Scripture knows this about humanity and warns us. Nearer the end of the Toray, as the people are getting closer to the land, in Deuteronomy 6, it says (Quote) “Now these are the commandments—the statutes and the ordinances—that the Lord your God charged me to teach you to observe in the land that you are about to cross into and occupy, so that you and your children and your children’s children may honor the Lord your God all the days of your life, and keep all God’s decrees and commandments… Keep these words… Recite them to your children and talk about them when you are at home and when you are away… When the Lord your God has brought you into the land that God swore to your ancestors… to give you—a land with fine (things you didn’t build or plant or deserve)… take care that you do not forget, the Lord brought you out of the land of Egypt, out of the house of slavery… When your children ask you in times to come, “What is the meaning (to me) of these decrees and statutes and ordinances that the Lord God has commanded you?” 21 then you shall say to your children, “We were Pharaoh’s slaves in Egypt, but the Lord brought us out of Egypt… God brought us out from there in order to bring us (together here)… Then the Lord commanded us to observe all these statutes… for our lasting good, and to give us fullness of life…” (Close quote)

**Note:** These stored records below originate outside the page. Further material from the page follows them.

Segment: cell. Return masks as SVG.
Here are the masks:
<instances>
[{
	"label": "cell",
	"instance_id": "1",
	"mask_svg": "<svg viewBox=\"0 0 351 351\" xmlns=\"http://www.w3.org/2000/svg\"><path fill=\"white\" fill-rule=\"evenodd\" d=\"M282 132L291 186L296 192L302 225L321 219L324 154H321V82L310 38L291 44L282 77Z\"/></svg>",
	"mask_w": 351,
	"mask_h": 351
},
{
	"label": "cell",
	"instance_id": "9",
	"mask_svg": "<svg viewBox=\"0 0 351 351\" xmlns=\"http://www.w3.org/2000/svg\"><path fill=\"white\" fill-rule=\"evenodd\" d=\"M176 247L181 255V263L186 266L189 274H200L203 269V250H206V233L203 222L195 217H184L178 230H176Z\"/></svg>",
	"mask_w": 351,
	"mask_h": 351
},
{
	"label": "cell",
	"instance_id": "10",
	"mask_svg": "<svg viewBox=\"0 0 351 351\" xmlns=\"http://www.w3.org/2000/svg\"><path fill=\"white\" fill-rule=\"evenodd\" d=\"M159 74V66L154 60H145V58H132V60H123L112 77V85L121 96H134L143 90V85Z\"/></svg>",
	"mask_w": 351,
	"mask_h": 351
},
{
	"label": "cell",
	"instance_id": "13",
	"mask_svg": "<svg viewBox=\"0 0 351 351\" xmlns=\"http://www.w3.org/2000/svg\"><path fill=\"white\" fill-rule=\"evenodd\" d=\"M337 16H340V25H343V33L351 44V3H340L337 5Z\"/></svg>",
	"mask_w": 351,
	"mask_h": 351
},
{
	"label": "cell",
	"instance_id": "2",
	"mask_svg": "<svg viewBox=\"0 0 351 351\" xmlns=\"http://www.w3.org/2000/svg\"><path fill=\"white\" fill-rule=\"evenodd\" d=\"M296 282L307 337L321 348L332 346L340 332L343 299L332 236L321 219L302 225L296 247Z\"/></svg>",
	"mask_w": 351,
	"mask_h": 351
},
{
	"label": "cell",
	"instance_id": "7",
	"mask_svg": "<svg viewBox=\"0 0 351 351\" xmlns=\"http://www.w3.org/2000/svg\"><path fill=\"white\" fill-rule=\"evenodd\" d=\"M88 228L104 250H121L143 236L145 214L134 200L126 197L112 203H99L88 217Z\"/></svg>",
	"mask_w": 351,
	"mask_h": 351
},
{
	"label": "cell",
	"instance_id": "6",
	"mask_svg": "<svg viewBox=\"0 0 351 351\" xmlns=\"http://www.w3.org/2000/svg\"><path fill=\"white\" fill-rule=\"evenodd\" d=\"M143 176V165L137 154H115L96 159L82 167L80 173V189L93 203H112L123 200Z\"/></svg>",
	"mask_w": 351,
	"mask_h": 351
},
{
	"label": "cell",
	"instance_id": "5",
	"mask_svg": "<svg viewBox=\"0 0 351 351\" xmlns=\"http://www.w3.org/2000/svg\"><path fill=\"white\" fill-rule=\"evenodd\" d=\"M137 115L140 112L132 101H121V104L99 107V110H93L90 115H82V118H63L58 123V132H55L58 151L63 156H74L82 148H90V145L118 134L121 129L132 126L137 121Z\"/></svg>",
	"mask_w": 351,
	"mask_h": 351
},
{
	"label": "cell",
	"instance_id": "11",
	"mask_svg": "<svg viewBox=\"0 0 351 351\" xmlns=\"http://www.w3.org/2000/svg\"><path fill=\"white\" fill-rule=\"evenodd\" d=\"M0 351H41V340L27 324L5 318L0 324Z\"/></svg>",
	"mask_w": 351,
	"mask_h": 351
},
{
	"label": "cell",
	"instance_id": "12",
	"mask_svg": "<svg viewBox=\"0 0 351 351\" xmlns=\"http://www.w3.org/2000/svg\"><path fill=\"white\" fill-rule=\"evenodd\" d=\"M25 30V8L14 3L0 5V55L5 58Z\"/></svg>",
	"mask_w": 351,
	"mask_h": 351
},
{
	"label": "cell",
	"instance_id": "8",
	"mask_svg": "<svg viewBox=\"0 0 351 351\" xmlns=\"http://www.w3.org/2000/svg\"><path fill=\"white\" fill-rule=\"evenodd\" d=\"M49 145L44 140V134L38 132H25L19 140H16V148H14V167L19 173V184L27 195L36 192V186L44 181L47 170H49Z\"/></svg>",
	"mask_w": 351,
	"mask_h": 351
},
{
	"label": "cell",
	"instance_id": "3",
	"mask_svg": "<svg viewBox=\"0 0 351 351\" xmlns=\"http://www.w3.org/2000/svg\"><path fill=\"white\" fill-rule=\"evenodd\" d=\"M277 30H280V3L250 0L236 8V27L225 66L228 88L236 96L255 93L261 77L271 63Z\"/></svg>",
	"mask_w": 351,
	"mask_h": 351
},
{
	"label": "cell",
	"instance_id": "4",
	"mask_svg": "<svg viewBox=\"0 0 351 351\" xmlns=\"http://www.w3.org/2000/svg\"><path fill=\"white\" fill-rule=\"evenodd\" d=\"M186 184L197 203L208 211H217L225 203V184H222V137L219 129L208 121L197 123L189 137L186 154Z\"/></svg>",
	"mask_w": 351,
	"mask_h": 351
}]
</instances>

To remember what happened to those who came before us, and to tell what happened to those who come after us, that is one of the main reasons we are church.

If church does nothing else, can we do two things? First, can church honor the commandments that unravel all systems of slavery or oppression, lying, cheating, killing, and build communities of peace, justice, and love? Second, can church teach the children about the real pains our ancestors suffered or caused other to suffer, so our children continue to honor the commandments and build the beloved community?

On this Labor Day, rest. Give yourself and those around you a sabbath. And look for those who do not or cannot, and invite them

May all glory and honor, now and forever, be to God and God alone. Amen.


And now, blessing laughter and loving be yours, and may the love of a great God, who names you and holds you as the world turns and the flowers grow be with you, this day, this night, this moment and forever more.